Passage for review —

Google docs, sites and calendar have added support for screen readers, software applications that verbally read screen contents, to make Google products more accessible for the blind. These programs include JAWS and ChromeVox; Google calendar will also support VoiceOver.
"Over the past few months, we’ve worked closely with advocacy organizations for the blind to improve our products with more accessibility enhancements," wrote T.V. Raman, Google technical lead for Google accessibility, on the Google blog.
"We worked with a variety of blind users and advocacy groups across the US and internationally, including the National Federation of the Blind and the American Council of the Blind," a Google spokesperson told LAUNCH via email.
Google chose to add support for JAWS because it is one of the most commonly used screen readers on the market.
To improve navigation with screen readers, Google has added new keyboard shortcuts, which the visually impaired often use in place of a mouse.
When using a supported screen reader in Google docs, users are alerted to any navigation outside the main content area or on the menu bar. They hear feedback when they format text, insert a table or list, or come upon comments in the document. Users are also notified after a file has been uploaded, downloaded or they move between files.
On the spreadsheet, the reader calls out cell location and its contents as users navigate between cells on the spreadsheet.
In the Google calendar, users can navigate their calendar lists by using the up and down arrows, activate different calendars by using the spacebar, open events with the "enter" key and view event details with the "e" key.

Given data —

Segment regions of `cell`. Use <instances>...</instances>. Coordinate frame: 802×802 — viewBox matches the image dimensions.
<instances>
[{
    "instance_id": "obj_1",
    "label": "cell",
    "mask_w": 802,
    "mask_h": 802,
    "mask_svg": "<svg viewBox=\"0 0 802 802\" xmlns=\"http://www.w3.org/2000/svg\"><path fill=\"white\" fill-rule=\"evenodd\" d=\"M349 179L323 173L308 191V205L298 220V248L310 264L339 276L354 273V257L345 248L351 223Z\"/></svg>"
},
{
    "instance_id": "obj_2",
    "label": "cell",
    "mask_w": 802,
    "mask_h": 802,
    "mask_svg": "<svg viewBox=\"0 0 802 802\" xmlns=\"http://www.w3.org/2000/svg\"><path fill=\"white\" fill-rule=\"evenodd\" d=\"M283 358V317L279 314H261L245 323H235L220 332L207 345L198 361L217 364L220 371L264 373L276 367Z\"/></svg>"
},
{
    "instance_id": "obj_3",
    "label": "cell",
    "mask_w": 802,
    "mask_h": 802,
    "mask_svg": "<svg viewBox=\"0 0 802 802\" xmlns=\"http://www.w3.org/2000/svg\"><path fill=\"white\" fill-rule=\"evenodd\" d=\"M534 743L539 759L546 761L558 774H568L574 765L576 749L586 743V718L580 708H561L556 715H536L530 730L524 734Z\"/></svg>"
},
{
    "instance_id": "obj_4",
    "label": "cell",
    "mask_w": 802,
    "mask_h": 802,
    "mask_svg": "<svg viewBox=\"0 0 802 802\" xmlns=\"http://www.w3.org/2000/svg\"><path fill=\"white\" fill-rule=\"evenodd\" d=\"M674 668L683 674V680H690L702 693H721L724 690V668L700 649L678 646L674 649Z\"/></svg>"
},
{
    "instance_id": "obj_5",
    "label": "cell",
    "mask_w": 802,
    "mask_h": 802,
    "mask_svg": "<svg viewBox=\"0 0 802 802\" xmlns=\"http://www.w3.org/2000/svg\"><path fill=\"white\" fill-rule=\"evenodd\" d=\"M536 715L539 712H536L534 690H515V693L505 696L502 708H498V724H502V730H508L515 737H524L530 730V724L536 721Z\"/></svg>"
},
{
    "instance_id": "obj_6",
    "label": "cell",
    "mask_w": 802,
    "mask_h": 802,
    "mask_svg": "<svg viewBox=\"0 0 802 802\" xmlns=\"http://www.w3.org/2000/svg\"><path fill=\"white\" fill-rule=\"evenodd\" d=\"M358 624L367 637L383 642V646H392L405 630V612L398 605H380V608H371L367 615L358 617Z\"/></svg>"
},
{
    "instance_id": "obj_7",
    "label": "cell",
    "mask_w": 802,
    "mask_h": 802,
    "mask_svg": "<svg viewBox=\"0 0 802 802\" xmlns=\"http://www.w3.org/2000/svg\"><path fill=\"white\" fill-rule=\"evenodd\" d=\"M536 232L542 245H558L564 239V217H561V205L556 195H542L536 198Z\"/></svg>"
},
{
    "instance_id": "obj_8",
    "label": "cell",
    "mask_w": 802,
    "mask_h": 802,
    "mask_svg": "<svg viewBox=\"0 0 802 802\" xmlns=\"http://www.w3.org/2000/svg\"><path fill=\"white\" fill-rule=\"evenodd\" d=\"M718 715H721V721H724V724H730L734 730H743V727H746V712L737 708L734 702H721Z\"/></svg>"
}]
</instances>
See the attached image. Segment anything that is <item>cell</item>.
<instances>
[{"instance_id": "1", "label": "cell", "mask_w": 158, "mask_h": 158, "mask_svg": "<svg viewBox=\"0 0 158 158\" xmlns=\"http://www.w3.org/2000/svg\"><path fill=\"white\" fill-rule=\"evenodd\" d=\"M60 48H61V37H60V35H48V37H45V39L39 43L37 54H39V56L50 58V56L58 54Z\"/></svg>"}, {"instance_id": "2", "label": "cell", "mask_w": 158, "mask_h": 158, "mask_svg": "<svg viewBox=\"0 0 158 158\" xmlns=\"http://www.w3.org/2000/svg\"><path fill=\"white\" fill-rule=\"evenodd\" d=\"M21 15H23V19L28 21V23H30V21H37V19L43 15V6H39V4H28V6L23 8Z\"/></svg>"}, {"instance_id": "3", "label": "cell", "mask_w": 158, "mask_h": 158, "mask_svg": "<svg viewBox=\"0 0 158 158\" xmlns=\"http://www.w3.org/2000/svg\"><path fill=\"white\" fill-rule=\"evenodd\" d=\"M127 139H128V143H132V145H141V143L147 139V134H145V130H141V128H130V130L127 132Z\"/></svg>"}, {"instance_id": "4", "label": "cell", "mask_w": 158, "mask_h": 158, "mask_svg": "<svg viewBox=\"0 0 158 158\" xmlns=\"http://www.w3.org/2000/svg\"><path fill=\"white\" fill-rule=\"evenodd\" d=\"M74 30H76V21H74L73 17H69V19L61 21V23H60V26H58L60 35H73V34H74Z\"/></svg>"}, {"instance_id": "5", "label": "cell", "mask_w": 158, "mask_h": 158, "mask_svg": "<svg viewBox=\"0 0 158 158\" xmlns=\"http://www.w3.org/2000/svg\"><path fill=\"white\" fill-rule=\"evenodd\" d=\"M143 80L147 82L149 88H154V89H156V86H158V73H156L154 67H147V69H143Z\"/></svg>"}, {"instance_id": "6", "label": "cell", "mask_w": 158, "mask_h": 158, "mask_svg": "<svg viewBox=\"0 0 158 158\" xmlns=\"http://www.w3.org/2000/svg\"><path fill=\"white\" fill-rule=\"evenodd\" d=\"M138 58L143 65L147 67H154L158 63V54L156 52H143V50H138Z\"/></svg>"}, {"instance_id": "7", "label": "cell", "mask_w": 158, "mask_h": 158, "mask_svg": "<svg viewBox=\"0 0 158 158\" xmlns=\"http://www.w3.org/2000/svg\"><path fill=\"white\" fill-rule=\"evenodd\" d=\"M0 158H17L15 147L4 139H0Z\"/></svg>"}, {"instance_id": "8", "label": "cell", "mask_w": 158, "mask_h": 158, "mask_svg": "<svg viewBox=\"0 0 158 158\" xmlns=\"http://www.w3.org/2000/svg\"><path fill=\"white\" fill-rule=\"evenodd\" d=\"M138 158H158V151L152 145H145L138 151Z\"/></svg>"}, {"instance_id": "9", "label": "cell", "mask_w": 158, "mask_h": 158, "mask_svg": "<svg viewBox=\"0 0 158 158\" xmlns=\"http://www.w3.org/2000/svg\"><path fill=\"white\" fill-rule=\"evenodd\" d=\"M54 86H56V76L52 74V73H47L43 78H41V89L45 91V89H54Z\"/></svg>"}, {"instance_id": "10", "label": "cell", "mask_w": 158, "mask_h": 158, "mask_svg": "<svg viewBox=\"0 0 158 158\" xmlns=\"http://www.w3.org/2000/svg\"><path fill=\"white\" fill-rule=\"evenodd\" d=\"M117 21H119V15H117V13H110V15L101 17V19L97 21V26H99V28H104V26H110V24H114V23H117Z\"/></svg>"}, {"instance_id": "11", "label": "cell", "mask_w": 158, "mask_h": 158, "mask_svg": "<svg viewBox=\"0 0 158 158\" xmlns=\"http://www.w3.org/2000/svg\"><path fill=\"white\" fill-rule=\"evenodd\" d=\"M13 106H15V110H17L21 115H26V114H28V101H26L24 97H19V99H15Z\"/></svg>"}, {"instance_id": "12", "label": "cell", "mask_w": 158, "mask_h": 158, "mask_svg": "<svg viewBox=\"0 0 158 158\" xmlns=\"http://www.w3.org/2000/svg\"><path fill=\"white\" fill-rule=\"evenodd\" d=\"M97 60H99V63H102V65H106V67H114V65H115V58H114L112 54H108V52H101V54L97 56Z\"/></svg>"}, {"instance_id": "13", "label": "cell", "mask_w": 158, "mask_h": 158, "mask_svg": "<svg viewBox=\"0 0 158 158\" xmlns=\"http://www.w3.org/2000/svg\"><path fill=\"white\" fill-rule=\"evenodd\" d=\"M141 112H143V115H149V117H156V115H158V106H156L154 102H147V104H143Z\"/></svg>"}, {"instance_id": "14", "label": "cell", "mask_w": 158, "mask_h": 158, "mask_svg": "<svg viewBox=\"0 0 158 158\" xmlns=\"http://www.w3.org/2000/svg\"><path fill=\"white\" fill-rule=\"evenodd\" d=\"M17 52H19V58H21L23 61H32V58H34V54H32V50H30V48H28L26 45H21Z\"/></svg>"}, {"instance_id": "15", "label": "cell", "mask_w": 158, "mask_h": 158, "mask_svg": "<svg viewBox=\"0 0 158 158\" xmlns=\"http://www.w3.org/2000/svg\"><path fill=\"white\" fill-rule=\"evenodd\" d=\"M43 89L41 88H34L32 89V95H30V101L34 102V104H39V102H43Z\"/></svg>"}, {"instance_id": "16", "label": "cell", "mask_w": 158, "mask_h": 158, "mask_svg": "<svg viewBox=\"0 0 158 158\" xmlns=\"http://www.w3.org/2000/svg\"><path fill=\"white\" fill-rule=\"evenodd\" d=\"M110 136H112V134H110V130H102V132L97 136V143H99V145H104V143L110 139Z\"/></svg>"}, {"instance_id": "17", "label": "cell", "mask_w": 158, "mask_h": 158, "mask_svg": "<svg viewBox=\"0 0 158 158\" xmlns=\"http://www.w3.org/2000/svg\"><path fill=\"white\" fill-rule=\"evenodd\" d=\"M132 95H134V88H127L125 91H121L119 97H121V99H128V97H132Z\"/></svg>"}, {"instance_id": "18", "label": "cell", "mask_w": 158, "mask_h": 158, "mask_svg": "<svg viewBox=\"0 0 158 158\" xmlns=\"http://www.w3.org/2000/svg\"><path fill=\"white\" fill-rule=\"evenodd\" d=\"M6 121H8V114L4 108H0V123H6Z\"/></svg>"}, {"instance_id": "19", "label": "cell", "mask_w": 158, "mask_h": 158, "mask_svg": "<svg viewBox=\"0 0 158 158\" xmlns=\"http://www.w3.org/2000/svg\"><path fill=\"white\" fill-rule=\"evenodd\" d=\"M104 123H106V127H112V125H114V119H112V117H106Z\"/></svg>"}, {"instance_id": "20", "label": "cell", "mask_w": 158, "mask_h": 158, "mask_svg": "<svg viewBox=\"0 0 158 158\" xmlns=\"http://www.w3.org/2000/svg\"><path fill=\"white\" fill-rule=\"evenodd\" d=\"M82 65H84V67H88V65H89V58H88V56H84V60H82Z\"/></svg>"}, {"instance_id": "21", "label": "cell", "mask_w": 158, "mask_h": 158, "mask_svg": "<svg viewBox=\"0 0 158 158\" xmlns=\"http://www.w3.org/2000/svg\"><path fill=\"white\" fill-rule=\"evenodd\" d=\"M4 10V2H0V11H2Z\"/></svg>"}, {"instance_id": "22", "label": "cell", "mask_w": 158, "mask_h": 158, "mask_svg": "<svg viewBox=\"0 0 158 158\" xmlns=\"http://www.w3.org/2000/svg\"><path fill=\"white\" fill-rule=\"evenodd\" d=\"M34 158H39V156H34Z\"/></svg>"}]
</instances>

Problem details — Quote the article about Google's screen reader support above word for word, from "To improve navigation" to "move between files.".

Response to this task —
To improve navigation with screen readers, Google has added new keyboard shortcuts, which the visually impaired often use in place of a mouse.
When using a supported screen reader in Google docs, users are alerted to any navigation outside the main content area or on the menu bar. They hear feedback when they format text, insert a table or list, or come upon comments in the document. Users are also notified after a file has been uploaded, downloaded or they move between files.